Sunflowers are hardy and quick growing and bees are attracted to their bright colors. By growing them, we can create a reliable food source. Additionally, initiatives such as The Great Sunflower Project send sunflower seeds to designated growers who then observe honeybee activities around their grown flowers and report back. Other plants that bees like: dandelions, lavender, blueberry, clover and echinacea.
Stop Spraying Pesticides
We all hate the bugs that make our gardens ugly and our skin itch, but these toxic brews are indiscriminate in the kinds of insects they affect. While we don’t know what is causing honeybee disappearance, surely the noxious chemicals that cloud our backyards aren’t helping.
Help Bees Find A Home
If you notice bees swarming, it means a colony is looking for a new hive. Call a local beekeeper who can come and give the community some new digs. If you’d like to ensure a productive garden, you can even keep them for yourself. There are many guides to amateur beekeeping, but The Backyard Beekeeper is a good bet.

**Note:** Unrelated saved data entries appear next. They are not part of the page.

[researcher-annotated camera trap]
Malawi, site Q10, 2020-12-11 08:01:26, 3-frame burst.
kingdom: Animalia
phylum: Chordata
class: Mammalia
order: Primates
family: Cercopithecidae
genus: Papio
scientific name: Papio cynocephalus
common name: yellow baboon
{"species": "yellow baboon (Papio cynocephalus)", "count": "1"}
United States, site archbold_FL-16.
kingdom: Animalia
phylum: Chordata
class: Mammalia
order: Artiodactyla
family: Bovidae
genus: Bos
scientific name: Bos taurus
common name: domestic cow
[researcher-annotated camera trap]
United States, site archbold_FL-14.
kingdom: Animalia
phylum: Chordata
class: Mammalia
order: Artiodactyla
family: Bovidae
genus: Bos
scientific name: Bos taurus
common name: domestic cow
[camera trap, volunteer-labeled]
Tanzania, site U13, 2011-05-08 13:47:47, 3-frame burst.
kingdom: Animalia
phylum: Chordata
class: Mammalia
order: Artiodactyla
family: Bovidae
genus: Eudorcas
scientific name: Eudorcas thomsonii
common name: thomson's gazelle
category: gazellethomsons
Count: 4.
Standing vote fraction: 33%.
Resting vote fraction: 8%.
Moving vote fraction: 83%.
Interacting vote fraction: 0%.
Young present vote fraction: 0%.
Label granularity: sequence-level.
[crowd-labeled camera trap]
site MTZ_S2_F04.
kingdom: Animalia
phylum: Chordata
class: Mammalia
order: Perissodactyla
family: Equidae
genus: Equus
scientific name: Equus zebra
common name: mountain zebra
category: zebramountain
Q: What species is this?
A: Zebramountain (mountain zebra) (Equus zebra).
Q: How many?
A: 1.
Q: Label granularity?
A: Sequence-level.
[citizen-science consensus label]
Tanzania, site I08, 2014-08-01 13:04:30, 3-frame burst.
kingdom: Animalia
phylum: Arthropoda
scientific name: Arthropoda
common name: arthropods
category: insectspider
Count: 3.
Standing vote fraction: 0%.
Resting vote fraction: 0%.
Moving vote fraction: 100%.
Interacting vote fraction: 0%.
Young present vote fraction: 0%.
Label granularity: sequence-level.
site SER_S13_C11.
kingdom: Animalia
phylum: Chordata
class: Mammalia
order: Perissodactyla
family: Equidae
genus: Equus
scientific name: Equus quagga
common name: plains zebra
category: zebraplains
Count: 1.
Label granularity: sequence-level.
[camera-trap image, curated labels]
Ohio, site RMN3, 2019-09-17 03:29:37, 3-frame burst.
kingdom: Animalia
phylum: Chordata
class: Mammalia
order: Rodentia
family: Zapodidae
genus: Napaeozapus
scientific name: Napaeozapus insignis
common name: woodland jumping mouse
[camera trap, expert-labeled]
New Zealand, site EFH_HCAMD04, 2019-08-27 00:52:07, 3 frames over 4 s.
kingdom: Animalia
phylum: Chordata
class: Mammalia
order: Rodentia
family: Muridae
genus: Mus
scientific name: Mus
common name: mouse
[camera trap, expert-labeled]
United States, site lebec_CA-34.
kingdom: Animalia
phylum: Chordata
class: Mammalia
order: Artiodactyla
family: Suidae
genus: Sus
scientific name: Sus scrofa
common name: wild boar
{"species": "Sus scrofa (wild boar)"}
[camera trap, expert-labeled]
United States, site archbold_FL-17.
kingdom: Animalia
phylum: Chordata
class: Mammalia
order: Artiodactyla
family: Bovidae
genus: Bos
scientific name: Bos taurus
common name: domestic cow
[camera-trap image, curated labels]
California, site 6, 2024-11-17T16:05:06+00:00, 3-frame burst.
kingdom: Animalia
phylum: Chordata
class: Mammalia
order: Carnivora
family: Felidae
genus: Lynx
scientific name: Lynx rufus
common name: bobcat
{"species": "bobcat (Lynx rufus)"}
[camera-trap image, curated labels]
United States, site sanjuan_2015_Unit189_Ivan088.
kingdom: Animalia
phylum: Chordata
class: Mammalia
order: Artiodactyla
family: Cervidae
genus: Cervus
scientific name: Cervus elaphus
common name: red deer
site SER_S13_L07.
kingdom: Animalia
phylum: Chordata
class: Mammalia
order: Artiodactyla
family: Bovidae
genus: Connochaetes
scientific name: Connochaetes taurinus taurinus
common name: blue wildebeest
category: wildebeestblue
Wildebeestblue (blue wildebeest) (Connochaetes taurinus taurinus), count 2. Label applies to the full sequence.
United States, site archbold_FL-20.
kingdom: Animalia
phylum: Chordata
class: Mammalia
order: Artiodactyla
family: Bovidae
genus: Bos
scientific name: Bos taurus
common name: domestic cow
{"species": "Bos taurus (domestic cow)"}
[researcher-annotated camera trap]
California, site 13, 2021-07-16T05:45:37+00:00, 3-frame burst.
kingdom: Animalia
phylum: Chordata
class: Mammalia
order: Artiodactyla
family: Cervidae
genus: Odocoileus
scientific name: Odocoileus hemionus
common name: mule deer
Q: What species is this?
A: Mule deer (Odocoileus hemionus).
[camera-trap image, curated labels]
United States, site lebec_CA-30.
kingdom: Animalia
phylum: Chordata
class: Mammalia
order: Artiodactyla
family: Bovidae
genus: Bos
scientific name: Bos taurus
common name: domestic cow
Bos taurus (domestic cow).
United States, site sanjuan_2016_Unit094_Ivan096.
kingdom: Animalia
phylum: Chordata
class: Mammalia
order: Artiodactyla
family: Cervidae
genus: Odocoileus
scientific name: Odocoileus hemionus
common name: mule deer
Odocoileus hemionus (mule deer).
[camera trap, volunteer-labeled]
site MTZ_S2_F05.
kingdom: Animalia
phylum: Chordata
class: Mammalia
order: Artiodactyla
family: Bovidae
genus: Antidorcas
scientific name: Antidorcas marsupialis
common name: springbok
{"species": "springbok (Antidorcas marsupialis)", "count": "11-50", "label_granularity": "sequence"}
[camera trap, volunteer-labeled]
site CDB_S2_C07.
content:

Let Your Garden Go to Seed
When you harvest your produce – be it cherry tomatoes and lavender or an elaborate orchard – leave some fruits and vegetables on the plant to go to seed. This allows the bees to stockpile food for the long winter, when they stay in their hives.
And of course, the most important thing you can do is help support honeybee research by donating to a charity or calling up your congressional representatives. Now that we know, it’s time to solve the problem.